──────── Estratto documento
# None of which mattered at all to me



## Howard Coberly

Ciao a tutti,

Speravo che qualcuno potrebbe dirmi se sto traducendo questa frase correttamente, per favore:

"He has many reasons for what he did, none of which matter at all to me"

"Ha molte ragioni per quello che ha fatto, niente/nessuno di cui m'importano per niente"

Grazie in anticipo!

Ciao


----------



## miri

Direi: "nessuna delle quali mi importa minimamente".


----------



## marsilioficino

Avrà pure molte ragioni per fare quello che ha fatto, nessuna però di cui mi possa fregare qualcosa.

Wait for another suggestion, *I*'m not so convinced ;-)


----------



## marsilioficino

miri said:


> Direi: "nessuna delle quali mi importi minimamente".
────────────────
──────── Estratto dati
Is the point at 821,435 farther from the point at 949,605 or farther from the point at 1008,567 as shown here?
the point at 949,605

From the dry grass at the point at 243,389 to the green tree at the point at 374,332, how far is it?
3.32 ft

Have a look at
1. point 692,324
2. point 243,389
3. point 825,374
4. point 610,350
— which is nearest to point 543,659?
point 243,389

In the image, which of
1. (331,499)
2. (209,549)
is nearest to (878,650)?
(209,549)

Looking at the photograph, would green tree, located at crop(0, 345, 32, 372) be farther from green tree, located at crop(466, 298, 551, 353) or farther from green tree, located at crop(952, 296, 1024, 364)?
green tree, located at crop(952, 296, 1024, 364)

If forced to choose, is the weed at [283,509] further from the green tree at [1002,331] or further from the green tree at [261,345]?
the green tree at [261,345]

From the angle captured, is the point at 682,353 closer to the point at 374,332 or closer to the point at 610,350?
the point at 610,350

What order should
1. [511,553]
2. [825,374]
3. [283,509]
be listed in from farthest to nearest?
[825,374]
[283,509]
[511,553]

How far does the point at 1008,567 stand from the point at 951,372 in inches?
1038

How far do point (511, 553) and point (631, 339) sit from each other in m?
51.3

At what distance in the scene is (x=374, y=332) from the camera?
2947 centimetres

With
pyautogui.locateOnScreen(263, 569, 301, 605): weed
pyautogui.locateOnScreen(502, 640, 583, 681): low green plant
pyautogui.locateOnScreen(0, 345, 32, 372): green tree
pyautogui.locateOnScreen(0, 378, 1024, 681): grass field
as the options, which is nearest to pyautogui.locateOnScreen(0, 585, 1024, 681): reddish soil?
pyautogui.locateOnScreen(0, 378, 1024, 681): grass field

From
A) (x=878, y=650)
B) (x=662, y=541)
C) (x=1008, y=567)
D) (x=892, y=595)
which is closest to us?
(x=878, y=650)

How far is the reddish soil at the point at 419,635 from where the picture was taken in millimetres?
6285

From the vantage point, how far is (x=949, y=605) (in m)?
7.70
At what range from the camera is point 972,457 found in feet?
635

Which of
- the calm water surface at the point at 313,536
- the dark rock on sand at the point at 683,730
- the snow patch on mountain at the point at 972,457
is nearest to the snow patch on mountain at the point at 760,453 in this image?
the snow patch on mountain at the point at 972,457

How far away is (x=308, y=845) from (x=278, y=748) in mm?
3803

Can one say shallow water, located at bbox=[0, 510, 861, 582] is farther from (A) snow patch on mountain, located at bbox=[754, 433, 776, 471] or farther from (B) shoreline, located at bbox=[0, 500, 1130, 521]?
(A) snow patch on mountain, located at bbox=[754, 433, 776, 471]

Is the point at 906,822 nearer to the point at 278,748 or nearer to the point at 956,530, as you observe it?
────────────────
──────── Estratto dati
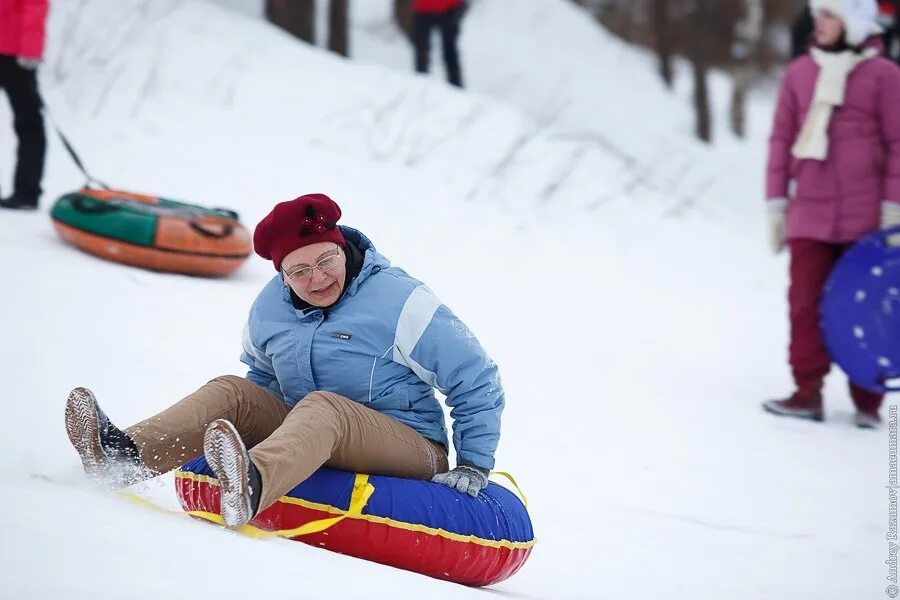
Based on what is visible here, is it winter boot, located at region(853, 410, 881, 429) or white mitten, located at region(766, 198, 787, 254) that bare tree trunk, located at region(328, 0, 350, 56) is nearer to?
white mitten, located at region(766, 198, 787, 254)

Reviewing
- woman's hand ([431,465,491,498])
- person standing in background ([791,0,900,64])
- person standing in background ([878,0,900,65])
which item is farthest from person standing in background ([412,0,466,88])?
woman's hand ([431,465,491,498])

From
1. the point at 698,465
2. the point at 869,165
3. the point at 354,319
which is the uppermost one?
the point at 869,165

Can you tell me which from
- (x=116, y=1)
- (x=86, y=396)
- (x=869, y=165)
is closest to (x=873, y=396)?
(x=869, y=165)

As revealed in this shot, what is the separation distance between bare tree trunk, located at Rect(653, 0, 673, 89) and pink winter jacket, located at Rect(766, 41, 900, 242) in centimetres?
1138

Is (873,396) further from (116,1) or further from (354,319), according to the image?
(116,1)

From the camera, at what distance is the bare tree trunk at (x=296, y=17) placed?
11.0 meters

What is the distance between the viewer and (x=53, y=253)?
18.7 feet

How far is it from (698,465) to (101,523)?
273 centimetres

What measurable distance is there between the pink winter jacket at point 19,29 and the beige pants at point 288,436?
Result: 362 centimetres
────────────────
▶ _Consegna_
Nella discussione sulla traduzione, quale frase inglese chiede di tradurre Howard Coberly? Rispondi basandoti soltanto sulla discussione.

▶ _Risposta_
"He has many reasons for what he did, none of which matter at all to me"